EXCERPT PROVIDED >>
Search code examples
pythonmachine-learningxgboost

ValueError: continuous is not supported with xgboost classification


This is my error

ValueError                                Traceback (most recent call last)
<ipython-input-5-7c13d55b8367> in <module>()
      1 from sklearn.metrics import confusion_matrix, accuracy_score
      2 y_pred = classifier.predict(X_test)
----> 3 cm = confusion_matrix(y_test, y_pred)
      4 print(cm)
      5 accuracy_score(y_test, y_pred)

2nd Frame

/usr/local/lib/python3.7/dist-packages/sklearn/metrics/_classification.py in _check_targets(y_true, y_pred)
     95     # No metrics support "multiclass-multioutput" format
     96     if (y_type not in ["binary", "multiclass", "multilabel-indicator"]):
---> 97         raise ValueError("{0} is not supported".format(y_type))

YOUR ASSIGNMENT >> In the xgboost error thread, rewrite the first traceback block, whose opening line ends with "Traceback (most recent call last)", as a short list that keeps its main facts.

RECORDED DATA >>

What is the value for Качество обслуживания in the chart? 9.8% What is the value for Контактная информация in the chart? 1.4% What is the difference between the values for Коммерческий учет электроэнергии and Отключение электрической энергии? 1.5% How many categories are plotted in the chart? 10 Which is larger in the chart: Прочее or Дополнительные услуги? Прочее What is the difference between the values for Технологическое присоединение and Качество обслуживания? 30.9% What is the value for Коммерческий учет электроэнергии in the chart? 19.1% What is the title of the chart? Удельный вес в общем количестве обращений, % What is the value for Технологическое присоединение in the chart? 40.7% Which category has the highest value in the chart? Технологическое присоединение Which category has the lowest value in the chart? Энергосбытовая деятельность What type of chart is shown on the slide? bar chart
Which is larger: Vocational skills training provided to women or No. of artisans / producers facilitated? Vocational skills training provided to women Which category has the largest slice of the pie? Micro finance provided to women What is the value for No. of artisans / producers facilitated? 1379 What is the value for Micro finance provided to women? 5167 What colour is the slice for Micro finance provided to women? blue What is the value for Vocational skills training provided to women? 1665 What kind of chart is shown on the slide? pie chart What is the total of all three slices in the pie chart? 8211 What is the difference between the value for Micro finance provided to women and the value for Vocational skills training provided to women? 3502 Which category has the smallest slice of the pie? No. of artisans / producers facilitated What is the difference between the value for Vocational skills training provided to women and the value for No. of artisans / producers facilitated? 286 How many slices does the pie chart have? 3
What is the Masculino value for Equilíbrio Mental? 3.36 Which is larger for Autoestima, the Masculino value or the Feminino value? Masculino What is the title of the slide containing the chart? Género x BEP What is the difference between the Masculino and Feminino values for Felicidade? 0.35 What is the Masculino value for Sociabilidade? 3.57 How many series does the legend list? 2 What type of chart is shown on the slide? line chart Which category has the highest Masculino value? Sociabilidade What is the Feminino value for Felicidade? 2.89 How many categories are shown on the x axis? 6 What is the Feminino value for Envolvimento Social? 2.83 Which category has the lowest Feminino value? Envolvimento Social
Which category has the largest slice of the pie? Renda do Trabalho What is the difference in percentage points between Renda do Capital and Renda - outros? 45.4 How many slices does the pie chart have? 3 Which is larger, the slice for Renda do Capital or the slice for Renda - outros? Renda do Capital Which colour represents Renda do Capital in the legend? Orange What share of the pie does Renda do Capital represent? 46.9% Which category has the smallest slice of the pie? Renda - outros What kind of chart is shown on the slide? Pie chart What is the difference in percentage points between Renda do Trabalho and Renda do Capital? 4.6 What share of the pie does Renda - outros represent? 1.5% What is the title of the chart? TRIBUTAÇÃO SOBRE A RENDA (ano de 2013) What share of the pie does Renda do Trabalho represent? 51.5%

REPLY TO THE TASK >>
- Error type: ValueError, raised from IPython input cell "<ipython-input-5-7c13d55b8367>".
- Line 1 imports confusion_matrix and accuracy_score from sklearn.metrics.
- Line 2 sets y_pred with classifier.predict(X_test).
- Line 3, where the error is raised, calls confusion_matrix(y_test, y_pred) and stores the result in cm.
- Lines 4–5 print cm and call accuracy_score(y_test, y_pred).